■ WHAT IS REQUIRED
Continue the court opinion about the airporter drivers and the Fair Labor Standards Act, starting right after its last sentence.

■ GIVEN PASSAGE
↓

This appeal raises primarily a question relating to the scope of coverage of the Fair Labor Standards Act of 1938, as amended, 29 U.S.C.A. § 201 et seq. The District Court held that appellants were not employees “engaged in commerce” within the meaning of the Act. Accordingly, it denied recovery on appellants’ alleged claim for overtime compensation and attorney’s fees under Section 16(b) of the Act and dismissed the action.
Appellants were all employed by appellee, Auto Rental Inc., Ltd., during the period in controversy as drivers of so-called “airporter” vehicles in Honolulu, Hawaii. The airporter is an eleven passenger “stretchout” limousine, converted from a standard automobile chassis to provide accommodations for additional passengers. Appellants were engaged principally in transporting airline and steamship passengers to and from the Honolulu International Airport or the Port of Honolulu and the downtown and Waikiki districts. In addition, they occasionally drove the airporters on sightseeing tour trips. By far the major portion of appellants’ work was the servicing of airline passengers. These passengers can be classified broadly into four general categories.
First, prepaid or pre-booked passengers. These persons had prearranged their local transportation prior to leaving their departure point. This group constituted approximately 30% of the incoming airline travellers and about 50% of Auto Rental’s customers. A far smaller percentage prearranged transportation from Honolulu to the International Airport. Those who reserved space before arriving in Honolulu received coupons good for carriage. These coupons were redeemable for cash or exchangeable for tour trips. They were obtainable from travel agents or from various airlines such as Pan-American, United, and Northwest, which *833functioned as travel agents for this purpose. No contractual agreement existed between any of the airlines and Auto Rental to guarantee or encourage passenger use of the airporters.

↑

[Items from a dataset]

↓

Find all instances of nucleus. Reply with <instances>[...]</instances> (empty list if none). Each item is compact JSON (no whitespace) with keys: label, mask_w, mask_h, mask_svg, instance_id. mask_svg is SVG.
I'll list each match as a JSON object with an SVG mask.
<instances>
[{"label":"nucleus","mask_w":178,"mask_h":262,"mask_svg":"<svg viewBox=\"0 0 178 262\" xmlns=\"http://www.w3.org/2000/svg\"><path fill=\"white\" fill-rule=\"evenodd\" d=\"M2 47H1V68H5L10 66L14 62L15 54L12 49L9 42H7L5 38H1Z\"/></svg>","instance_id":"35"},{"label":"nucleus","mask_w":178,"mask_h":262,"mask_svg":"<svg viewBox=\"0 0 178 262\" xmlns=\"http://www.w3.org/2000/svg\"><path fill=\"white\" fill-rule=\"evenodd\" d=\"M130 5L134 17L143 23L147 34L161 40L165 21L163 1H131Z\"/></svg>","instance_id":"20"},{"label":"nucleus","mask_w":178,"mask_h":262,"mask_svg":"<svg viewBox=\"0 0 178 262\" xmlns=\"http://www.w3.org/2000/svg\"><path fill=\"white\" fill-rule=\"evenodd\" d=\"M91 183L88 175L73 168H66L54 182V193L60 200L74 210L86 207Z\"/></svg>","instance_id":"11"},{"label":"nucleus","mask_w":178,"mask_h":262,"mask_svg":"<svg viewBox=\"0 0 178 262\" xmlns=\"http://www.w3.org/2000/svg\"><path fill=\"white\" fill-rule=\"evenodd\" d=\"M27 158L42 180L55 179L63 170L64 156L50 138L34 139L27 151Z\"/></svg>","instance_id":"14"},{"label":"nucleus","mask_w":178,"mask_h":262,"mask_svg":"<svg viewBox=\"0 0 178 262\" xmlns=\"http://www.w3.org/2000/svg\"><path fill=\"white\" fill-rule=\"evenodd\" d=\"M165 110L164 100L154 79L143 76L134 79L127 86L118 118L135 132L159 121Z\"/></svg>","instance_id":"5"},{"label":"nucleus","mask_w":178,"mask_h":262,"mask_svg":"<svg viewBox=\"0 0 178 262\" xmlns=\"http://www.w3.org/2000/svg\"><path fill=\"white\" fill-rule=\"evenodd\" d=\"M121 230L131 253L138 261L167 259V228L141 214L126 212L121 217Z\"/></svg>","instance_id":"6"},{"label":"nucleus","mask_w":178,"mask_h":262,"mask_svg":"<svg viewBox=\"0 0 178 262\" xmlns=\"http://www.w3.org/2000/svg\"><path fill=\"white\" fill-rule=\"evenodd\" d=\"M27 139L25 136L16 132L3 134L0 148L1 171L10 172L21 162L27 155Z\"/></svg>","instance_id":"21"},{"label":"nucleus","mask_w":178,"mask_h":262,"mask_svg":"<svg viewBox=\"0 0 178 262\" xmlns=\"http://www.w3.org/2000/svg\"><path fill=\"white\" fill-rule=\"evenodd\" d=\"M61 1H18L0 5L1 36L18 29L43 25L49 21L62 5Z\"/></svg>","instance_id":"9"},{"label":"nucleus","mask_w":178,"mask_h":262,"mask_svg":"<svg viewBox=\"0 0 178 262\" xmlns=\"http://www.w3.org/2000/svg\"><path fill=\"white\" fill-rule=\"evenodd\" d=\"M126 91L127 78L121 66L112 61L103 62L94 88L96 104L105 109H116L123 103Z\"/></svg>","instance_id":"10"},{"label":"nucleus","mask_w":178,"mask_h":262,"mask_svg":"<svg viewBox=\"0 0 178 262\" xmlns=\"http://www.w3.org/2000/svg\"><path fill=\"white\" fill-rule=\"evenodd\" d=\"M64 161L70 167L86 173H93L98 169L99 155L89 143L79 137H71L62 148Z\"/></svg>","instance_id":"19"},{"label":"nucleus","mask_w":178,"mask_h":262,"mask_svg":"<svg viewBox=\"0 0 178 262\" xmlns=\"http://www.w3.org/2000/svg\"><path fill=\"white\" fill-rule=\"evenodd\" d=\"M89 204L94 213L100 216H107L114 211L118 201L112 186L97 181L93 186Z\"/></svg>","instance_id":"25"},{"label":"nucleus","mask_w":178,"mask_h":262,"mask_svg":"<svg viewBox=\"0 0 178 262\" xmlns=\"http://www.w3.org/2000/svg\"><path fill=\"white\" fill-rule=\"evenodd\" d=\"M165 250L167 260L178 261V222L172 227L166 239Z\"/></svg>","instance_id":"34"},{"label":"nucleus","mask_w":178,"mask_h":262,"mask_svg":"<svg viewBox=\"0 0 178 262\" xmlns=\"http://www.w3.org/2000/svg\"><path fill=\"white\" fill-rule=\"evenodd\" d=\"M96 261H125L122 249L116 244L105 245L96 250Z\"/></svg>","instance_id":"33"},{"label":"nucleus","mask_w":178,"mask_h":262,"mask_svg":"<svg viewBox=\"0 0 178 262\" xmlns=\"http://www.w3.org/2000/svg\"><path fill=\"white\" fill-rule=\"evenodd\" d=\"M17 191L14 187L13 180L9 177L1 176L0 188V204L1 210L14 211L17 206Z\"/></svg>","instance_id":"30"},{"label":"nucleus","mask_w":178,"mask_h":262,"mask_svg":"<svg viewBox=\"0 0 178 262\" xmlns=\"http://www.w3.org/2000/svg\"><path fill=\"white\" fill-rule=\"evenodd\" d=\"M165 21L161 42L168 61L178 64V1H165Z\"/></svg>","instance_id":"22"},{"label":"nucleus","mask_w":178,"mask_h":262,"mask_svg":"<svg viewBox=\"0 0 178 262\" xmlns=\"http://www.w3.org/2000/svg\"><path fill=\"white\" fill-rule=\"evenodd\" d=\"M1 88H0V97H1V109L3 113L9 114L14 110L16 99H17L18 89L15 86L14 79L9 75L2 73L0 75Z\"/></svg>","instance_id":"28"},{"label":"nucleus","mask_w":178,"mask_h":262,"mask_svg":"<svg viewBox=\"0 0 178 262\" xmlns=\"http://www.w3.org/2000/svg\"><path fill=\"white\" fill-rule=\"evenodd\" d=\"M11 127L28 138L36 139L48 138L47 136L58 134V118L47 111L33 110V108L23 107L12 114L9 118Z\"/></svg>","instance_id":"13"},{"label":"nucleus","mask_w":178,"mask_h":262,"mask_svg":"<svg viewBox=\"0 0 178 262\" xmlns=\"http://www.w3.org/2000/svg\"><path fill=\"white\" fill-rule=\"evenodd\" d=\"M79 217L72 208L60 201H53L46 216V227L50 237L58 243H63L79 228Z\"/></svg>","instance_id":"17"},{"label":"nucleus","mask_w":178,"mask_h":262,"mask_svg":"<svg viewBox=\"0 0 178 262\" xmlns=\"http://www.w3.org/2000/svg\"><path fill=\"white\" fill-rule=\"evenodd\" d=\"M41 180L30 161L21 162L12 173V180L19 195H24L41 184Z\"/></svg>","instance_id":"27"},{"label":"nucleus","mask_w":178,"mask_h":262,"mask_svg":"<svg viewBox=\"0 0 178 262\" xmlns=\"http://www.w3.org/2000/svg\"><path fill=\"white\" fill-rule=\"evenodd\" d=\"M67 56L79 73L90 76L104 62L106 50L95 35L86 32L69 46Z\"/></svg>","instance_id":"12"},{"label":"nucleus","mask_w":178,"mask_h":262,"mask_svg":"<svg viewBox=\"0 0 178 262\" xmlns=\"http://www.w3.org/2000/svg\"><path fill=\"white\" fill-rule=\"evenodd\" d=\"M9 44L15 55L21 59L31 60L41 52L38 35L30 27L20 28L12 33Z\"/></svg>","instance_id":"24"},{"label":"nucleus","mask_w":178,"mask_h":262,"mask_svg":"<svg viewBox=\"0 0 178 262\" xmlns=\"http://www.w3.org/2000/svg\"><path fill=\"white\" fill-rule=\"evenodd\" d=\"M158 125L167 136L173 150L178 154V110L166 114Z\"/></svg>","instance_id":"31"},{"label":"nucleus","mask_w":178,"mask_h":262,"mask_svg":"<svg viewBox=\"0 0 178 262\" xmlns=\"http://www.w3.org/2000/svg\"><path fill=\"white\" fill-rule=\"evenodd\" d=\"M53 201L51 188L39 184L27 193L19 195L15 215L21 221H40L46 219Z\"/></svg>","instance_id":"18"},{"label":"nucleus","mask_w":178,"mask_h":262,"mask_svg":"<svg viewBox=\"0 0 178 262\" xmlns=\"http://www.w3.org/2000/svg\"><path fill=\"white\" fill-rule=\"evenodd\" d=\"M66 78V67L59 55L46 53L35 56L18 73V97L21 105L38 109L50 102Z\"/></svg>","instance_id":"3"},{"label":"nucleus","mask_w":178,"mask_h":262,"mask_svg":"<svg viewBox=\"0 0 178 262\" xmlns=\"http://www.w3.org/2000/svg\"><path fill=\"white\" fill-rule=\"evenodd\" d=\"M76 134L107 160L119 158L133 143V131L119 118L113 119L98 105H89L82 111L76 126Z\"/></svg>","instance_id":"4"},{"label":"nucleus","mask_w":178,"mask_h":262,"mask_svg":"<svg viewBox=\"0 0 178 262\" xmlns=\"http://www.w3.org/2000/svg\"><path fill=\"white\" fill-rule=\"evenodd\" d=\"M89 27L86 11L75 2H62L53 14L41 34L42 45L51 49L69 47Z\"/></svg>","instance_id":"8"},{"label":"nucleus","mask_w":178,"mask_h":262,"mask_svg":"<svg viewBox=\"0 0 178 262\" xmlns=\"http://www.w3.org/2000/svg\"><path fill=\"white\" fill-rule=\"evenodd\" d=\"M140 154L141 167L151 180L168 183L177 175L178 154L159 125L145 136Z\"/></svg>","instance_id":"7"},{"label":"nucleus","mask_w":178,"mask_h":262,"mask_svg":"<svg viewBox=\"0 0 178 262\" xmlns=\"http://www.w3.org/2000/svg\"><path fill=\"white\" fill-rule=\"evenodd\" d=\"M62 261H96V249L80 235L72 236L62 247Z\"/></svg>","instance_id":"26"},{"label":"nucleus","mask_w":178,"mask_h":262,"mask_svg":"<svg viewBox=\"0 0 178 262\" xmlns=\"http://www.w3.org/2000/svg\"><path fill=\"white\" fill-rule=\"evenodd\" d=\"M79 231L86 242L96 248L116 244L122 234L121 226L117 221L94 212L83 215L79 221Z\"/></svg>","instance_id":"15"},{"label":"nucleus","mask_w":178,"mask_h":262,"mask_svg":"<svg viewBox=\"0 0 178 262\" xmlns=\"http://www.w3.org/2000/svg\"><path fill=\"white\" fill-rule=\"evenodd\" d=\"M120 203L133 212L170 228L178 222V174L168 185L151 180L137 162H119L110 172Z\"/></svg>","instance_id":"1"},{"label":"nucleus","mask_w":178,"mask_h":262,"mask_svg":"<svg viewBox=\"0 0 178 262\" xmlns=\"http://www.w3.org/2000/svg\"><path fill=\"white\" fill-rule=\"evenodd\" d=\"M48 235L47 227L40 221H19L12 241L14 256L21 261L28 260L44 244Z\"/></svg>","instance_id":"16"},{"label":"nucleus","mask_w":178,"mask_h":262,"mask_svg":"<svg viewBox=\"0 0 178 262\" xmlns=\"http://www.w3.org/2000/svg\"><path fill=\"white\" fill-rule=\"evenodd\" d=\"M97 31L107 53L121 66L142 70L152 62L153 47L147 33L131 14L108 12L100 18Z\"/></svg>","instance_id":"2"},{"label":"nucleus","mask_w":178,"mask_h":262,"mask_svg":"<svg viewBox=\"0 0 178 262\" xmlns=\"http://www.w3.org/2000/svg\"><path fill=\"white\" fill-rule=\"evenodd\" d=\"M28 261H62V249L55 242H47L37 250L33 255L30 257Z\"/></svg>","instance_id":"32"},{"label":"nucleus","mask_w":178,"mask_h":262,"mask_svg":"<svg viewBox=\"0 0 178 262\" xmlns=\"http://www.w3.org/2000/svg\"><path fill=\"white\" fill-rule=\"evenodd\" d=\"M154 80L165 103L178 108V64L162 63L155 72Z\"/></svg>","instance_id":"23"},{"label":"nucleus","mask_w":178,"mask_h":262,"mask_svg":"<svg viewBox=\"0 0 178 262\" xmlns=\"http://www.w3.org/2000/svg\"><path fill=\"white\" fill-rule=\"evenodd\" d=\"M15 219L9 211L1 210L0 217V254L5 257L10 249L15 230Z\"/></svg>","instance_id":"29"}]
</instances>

↑

■ YOUR RESPONSE
Second, cash passengers. These were the casual or walk-in passengers, who rode the stretchouts without prearrangement, when space was available, in preference to other modes of local transportation. The majority of trans-ocean travellers were included in this group. They paid a fare of $1.50 each. This amount was fixed by the company, uncontrolled and uninfluenced by the airlines, upon the advice of local authorities.
Third, credit passengers. These persons were members of tour groups whose fare was charged to individual travel agents. Their transportation was not prearranged.
Fourth, crew members, of various airlines, also used the airporters. In respect to them, Auto Rental had executed contracts with several, but not all, airlines for their local transportation on a per car charge basis.
The only contractual agreements involving passengers were those negotiated between Auto Rental and Pan-American Airlines and United Airlines. These agreements applied only to deplaning passengers who had not made prior arrangements. The manifest purpose of these agreements, which were negotiated with local airline officials, was to avert the stranding of arriving passengers. In actual practice, there was little need for the agreements. Furthermore, the Hawaii Aeronautics Commission refused to recognize such agreements.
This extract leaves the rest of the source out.